Copy the records word for word from the line containing "Is (431,237) farther" through the end of the records, keeping both ends. Leave the pictures out of your copy.

■ ■ ■

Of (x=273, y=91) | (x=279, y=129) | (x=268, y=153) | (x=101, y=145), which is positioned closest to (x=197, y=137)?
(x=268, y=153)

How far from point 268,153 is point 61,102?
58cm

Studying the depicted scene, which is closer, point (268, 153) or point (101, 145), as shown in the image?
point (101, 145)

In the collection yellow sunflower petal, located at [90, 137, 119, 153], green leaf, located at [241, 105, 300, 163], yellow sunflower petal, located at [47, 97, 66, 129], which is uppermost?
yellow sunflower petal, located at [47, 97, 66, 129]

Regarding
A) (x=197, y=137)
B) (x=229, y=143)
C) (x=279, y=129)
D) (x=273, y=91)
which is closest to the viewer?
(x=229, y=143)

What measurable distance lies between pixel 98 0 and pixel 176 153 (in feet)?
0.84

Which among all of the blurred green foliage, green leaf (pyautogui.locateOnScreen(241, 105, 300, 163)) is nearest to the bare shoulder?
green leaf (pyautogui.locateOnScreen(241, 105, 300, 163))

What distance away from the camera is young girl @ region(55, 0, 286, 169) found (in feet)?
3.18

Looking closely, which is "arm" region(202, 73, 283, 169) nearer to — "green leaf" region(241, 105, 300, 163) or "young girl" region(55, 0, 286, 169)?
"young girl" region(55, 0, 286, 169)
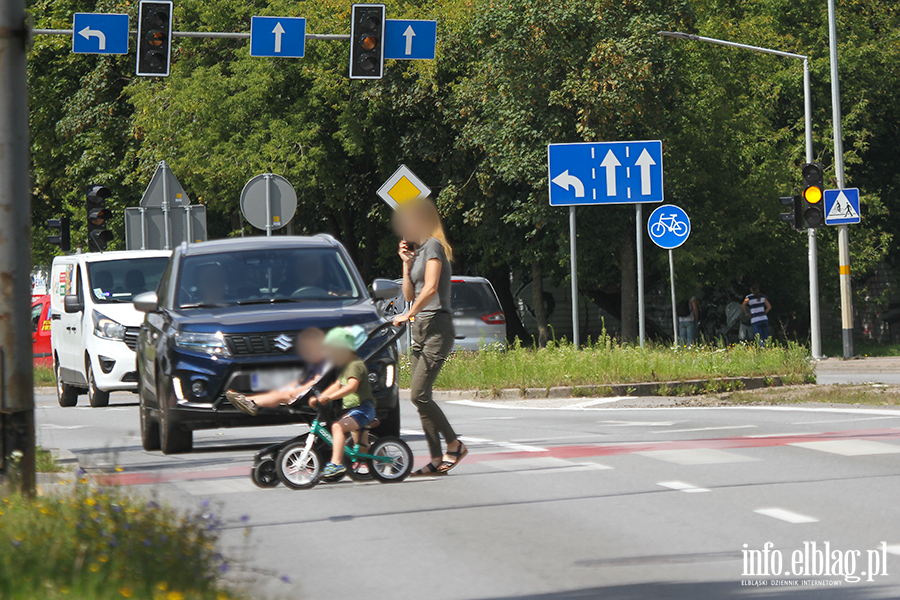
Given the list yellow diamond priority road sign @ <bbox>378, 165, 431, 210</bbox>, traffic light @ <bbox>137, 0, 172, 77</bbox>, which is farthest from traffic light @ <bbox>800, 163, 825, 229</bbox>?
traffic light @ <bbox>137, 0, 172, 77</bbox>

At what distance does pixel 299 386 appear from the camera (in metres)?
10.1

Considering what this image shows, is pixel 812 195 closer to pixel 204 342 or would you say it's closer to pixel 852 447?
pixel 852 447

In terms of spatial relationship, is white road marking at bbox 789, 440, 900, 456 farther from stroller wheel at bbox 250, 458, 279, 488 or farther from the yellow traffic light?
the yellow traffic light

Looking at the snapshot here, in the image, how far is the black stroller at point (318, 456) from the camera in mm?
9211

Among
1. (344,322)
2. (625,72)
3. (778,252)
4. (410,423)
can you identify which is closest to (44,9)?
(625,72)

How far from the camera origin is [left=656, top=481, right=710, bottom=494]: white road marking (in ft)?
29.2

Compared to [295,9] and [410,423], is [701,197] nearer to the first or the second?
[295,9]

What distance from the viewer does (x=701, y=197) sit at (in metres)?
36.4

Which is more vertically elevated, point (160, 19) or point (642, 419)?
point (160, 19)

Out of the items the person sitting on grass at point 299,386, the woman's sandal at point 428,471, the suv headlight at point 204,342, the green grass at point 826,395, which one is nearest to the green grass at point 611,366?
the green grass at point 826,395

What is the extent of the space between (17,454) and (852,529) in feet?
14.2

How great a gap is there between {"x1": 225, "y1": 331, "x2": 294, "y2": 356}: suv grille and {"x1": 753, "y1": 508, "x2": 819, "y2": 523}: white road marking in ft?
13.0

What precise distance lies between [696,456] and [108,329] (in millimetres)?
9517

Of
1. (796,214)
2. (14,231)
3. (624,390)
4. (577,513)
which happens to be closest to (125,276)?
(624,390)
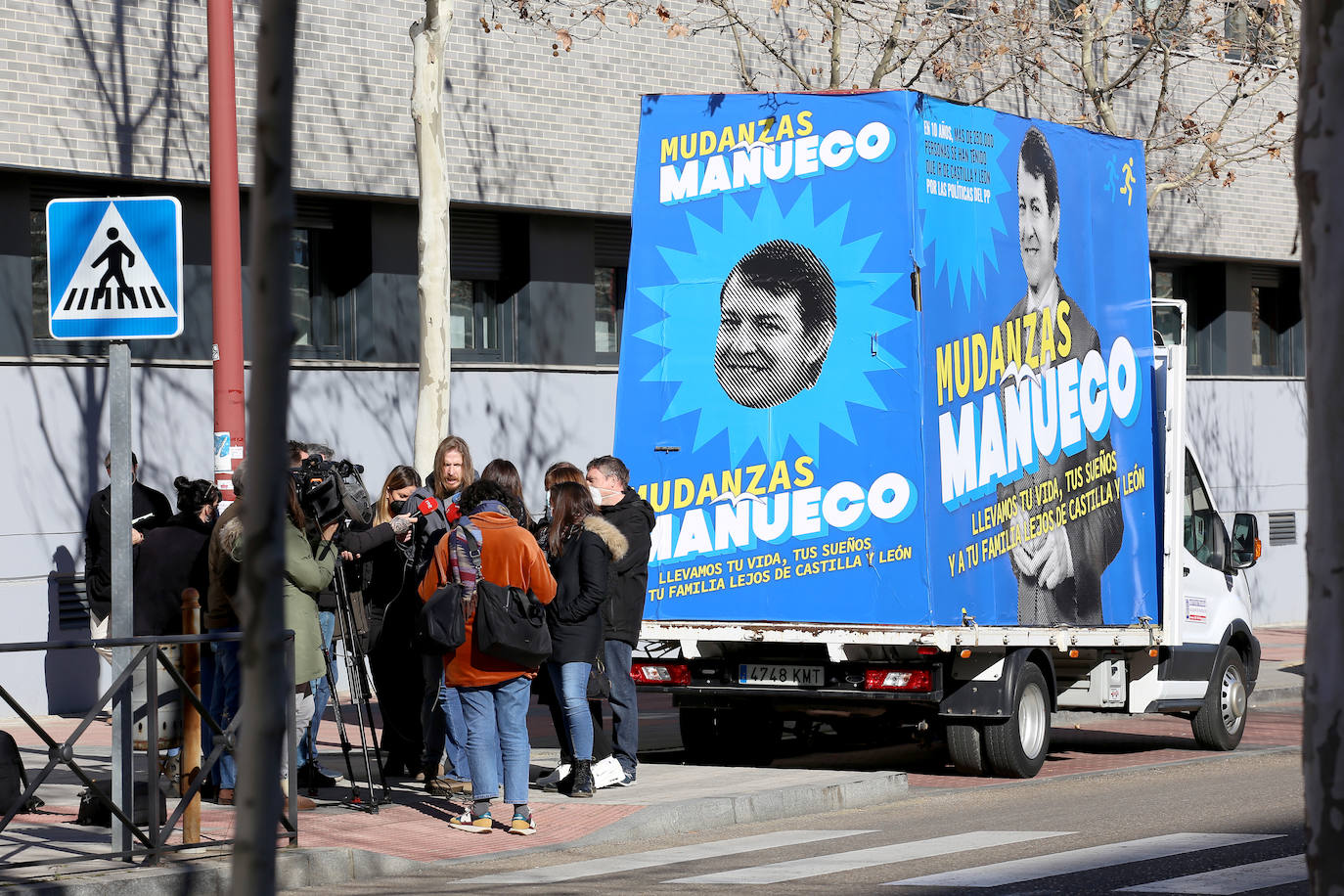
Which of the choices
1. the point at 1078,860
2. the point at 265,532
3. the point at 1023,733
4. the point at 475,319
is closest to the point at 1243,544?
the point at 1023,733

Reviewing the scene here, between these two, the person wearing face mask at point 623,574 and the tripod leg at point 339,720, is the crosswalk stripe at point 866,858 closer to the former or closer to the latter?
the person wearing face mask at point 623,574

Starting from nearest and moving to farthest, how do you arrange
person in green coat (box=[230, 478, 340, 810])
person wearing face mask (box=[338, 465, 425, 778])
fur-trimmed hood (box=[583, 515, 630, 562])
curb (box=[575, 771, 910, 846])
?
person in green coat (box=[230, 478, 340, 810])
curb (box=[575, 771, 910, 846])
fur-trimmed hood (box=[583, 515, 630, 562])
person wearing face mask (box=[338, 465, 425, 778])

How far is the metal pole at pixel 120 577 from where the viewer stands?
25.6ft

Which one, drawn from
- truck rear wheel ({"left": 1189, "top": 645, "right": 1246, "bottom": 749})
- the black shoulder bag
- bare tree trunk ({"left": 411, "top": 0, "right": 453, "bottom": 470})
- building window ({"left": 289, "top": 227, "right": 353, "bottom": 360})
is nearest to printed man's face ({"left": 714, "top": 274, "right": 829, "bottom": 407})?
the black shoulder bag

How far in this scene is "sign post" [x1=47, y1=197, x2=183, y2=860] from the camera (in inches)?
310

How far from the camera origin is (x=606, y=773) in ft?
35.3

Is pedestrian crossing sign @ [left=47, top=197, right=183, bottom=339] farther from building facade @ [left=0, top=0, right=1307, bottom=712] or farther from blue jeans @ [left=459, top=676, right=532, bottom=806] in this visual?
building facade @ [left=0, top=0, right=1307, bottom=712]

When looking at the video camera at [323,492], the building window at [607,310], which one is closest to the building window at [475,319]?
the building window at [607,310]

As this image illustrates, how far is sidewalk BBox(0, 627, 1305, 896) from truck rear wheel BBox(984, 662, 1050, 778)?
5.1 inches

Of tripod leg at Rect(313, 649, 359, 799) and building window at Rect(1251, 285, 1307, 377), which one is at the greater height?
building window at Rect(1251, 285, 1307, 377)

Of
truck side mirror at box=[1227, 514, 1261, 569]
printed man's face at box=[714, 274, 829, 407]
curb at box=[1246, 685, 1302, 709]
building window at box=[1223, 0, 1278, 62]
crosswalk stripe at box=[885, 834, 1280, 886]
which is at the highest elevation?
building window at box=[1223, 0, 1278, 62]

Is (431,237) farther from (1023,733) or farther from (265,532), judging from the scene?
(265,532)

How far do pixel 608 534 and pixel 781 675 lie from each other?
6.01 ft

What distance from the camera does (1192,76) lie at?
2502 cm
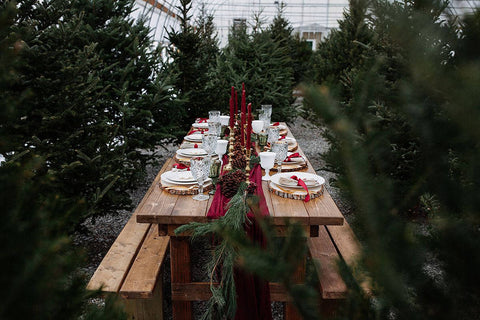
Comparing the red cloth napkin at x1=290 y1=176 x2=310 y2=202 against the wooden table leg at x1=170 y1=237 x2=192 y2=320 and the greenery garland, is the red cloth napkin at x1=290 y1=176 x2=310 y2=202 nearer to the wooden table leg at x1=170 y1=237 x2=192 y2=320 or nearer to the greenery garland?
the greenery garland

■ ■ ■

### OUTPUT FOR THIS EXERCISE
Is (431,237) farther from (1023,733) or farther from (265,532), judging from the scene?
(265,532)

How far do pixel 608 534 and pixel 781 675 lie from each other?
6.01 ft

What distance from the camera does (1192,76) lie at?
2502 cm
Comparing the red cloth napkin at x1=290 y1=176 x2=310 y2=202 against the wooden table leg at x1=170 y1=237 x2=192 y2=320 and the greenery garland, is the red cloth napkin at x1=290 y1=176 x2=310 y2=202 nearer to the wooden table leg at x1=170 y1=237 x2=192 y2=320 or nearer to the greenery garland?
the greenery garland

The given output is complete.